Meu humor estava tão nublado quanto o céu, e meus olhos liberavam gotas de chuva salgadas, graças a um dia cheio de decepções. Eu repassava em minha mente cada conflito e falha duranta as aulas, me afundando nas mágoas que transbordavam do meu peito.
O ônibus vermelho chegou e eu embarquei, me espremendo entre pessoas cansadas que voltavam de mais um dia de trabalho. Obviamente, todos estavam preocupados demais com seus próprios problemas para notar uma pequena garota que se meteu em um canto e soluçava de forma angustiada.
Daquele modo era melhor, porque eu nunca gostei de ser encarada por estranhos. Meu ego não me permitia que eu fosse vista chorando, e atrair um olhar curioso só pioraria meu dia. Havia como ele ficar pior?
Bem, observando o ambiente, com minha visão molhada e embaçada, eu encontrei um par de olhos azuis. Eles eram os únicos que me fitavam, entre fones de ouvido e conversas paralelas.

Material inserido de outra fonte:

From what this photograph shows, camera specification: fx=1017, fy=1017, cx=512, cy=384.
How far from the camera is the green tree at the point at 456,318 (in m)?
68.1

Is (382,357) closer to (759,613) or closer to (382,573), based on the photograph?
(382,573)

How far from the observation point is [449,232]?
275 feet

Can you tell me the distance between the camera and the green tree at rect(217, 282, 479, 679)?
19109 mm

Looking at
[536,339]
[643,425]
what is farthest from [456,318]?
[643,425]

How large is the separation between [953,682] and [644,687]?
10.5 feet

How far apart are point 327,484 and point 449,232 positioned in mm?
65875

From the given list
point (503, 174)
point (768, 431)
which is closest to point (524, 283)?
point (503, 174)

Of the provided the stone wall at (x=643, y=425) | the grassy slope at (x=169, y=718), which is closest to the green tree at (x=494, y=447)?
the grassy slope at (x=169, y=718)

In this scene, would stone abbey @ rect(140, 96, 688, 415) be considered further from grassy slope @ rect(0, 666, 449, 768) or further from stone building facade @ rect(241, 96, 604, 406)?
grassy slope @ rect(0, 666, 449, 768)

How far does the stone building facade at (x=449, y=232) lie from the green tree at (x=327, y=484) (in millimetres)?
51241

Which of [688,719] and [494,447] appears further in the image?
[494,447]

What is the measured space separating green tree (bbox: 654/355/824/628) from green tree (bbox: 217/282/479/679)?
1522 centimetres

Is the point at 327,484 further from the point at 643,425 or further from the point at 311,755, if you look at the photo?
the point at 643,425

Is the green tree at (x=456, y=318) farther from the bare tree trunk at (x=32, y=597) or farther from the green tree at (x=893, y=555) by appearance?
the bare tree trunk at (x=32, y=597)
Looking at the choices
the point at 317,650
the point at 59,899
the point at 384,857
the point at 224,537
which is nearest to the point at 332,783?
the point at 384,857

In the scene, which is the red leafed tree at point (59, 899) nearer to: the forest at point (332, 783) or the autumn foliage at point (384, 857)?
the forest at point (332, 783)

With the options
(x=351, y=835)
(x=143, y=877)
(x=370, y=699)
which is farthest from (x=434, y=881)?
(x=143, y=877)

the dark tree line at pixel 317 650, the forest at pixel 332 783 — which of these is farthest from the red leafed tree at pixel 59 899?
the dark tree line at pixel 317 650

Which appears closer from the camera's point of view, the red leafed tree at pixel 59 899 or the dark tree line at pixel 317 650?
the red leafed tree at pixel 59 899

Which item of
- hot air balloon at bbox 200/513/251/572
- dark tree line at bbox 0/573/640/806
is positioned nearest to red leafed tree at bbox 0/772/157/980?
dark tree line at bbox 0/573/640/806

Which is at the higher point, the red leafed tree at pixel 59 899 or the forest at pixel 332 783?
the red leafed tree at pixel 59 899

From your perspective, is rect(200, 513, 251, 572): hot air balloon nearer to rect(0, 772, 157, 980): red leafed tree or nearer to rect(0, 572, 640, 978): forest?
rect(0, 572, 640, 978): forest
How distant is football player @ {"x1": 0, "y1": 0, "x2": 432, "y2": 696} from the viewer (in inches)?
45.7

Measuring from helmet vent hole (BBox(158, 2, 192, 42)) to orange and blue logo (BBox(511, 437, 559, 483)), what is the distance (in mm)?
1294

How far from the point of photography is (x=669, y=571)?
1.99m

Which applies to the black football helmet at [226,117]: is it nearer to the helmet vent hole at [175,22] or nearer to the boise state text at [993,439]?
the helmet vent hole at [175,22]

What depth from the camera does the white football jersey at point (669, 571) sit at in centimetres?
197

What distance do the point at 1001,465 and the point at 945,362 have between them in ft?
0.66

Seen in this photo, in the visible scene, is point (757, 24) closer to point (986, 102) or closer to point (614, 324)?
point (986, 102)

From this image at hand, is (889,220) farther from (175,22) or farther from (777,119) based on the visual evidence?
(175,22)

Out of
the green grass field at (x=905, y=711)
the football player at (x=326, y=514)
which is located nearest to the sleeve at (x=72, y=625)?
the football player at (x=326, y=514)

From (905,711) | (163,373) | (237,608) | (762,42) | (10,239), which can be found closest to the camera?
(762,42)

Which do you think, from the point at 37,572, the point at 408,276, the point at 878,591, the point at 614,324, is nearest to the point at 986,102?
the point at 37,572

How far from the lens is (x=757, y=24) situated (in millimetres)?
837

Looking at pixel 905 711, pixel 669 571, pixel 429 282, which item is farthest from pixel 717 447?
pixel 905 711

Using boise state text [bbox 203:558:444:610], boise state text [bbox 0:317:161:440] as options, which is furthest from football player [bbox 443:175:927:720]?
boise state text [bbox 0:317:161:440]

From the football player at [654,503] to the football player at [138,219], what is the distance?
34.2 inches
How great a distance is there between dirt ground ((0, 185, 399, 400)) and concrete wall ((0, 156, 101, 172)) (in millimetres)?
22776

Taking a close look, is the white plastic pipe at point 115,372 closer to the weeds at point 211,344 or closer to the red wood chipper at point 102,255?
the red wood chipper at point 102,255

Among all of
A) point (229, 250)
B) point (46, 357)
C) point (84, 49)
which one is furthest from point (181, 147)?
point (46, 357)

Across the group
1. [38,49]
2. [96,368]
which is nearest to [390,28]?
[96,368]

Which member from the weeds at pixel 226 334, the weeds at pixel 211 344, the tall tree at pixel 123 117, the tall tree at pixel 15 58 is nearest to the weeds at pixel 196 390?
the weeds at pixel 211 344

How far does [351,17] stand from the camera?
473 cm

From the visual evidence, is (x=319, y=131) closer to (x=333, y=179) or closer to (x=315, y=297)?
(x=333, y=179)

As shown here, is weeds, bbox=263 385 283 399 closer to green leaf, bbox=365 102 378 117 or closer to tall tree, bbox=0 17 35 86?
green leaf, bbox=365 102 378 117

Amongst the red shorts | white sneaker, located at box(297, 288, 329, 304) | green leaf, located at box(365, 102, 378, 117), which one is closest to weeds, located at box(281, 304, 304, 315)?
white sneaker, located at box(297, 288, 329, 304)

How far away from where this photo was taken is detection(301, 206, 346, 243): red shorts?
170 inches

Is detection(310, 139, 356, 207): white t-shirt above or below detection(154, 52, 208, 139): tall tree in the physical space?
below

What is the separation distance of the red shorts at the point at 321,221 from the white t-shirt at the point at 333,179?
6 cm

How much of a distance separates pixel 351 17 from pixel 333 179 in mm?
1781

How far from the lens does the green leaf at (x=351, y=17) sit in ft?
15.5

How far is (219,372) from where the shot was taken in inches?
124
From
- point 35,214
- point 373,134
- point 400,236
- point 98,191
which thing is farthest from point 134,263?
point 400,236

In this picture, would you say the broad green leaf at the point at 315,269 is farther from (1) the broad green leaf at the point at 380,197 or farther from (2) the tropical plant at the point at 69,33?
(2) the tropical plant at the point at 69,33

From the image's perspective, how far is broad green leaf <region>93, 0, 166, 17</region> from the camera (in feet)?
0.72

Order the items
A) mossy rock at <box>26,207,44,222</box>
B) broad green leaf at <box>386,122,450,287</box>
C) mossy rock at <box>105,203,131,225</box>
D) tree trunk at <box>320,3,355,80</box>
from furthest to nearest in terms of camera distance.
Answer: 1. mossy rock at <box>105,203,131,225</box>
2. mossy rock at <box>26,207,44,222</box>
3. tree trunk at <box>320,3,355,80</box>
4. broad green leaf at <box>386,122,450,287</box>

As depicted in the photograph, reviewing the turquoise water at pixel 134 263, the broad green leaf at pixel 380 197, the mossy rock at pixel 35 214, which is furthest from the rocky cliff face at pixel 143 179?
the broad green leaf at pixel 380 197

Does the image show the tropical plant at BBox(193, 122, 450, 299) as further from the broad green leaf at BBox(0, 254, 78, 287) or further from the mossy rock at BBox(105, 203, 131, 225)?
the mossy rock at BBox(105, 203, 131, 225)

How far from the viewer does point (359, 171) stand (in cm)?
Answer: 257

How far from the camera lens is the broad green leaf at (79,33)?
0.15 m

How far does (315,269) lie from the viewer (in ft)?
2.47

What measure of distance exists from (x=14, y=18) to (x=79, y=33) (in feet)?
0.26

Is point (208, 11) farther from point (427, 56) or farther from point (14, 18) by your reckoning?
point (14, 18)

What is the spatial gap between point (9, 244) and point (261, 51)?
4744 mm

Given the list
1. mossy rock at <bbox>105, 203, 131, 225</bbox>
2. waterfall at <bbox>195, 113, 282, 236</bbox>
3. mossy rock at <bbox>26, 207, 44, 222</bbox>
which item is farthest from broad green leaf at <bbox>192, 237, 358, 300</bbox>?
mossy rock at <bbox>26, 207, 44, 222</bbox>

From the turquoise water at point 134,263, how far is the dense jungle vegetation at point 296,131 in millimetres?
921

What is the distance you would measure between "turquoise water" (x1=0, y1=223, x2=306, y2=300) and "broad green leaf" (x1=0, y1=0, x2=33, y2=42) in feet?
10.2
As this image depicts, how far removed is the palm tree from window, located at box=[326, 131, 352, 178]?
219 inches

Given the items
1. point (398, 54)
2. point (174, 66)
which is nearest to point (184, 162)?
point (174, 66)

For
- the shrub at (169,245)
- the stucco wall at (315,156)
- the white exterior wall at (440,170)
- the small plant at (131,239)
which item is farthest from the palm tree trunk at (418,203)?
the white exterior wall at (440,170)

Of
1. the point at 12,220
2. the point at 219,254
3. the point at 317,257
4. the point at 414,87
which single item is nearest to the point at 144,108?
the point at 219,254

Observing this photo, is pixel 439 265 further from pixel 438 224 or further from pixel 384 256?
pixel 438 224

Porém, ao invés de piorar o meu humor, o olhar daquele rapaz me salvou. Ele era jovem, não se encaixava no meu padrão de beleza ideal, mas havia algo em sua expressão, enquanto me observava, que causou um certo fascínio e simpatia em mim. Quem sabe, por causa de sua cor clara, seus olhos pudessem absorver e experimentar um pouco da dor que captavam e enviar uma mensagem de conforto de volta para o dono do conflito. Um discreto sorriso coroou a situação e eu saí do ônibus me sentindo melhor.
Eu acredito que se mais pessoas soubessem abraçar as outras com um olhar, como aquele rapaz fez, o mundo seria um lugar melhor.